┌─ SOURCE DATA

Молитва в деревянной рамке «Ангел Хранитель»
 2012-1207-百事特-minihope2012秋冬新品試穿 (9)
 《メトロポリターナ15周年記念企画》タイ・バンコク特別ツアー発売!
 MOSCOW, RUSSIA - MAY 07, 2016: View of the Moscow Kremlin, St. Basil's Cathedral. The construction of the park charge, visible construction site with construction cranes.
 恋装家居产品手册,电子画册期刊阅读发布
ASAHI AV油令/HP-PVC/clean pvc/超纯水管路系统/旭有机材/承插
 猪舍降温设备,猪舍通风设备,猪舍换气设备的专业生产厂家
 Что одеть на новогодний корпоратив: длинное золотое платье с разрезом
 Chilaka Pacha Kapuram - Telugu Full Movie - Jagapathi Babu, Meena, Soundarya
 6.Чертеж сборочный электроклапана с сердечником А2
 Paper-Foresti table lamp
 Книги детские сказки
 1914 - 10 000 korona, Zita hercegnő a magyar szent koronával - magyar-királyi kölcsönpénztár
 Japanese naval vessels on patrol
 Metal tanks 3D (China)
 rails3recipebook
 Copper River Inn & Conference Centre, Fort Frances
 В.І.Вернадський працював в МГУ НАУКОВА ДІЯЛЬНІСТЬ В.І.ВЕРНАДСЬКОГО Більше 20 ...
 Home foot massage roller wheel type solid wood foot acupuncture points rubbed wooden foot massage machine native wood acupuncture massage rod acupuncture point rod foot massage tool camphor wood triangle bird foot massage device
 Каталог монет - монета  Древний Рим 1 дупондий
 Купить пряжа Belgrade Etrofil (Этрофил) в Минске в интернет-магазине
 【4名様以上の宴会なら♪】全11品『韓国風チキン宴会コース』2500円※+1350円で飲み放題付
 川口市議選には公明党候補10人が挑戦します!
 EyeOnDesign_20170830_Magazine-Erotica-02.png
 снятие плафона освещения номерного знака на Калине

└─

Every entry is to be restated exactly, with no line dropped.

Молитва в деревянной рамке «Ангел Хранитель»
 2012-1207-百事特-minihope2012秋冬新品試穿 (9)
 《メトロポリターナ15周年記念企画》タイ・バンコク特別ツアー発売!
 MOSCOW, RUSSIA - MAY 07, 2016: View of the Moscow Kremlin, St. Basil's Cathedral. The construction of the park charge, visible construction site with construction cranes.
 恋装家居产品手册,电子画册期刊阅读发布
ASAHI AV油令/HP-PVC/clean pvc/超纯水管路系统/旭有机材/承插
 猪舍降温设备,猪舍通风设备,猪舍换气设备的专业生产厂家
 Что одеть на новогодний корпоратив: длинное золотое платье с разрезом
 Chilaka Pacha Kapuram - Telugu Full Movie - Jagapathi Babu, Meena, Soundarya
 6.Чертеж сборочный электроклапана с сердечником А2
 Paper-Foresti table lamp
 Книги детские сказки
 1914 - 10 000 korona, Zita hercegnő a magyar szent koronával - magyar-királyi kölcsönpénztár
 Japanese naval vessels on patrol
 Metal tanks 3D (China)
 rails3recipebook
 Copper River Inn & Conference Centre, Fort Frances
 В.І.Вернадський працював в МГУ НАУКОВА ДІЯЛЬНІСТЬ В.І.ВЕРНАДСЬКОГО Більше 20 ...
 Home foot massage roller wheel type solid wood foot acupuncture points rubbed wooden foot massage machine native wood acupuncture massage rod acupuncture point rod foot massage tool camphor wood triangle bird foot massage device
 Каталог монет - монета  Древний Рим 1 дупондий
 Купить пряжа Belgrade Etrofil (Этрофил) в Минске в интернет-магазине
 【4名様以上の宴会なら♪】全11品『韓国風チキン宴会コース』2500円※+1350円で飲み放題付
 川口市議選には公明党候補10人が挑戦します!
 EyeOnDesign_20170830_Magazine-Erotica-02.png
 снятие плафона освещения номерного знака на Калине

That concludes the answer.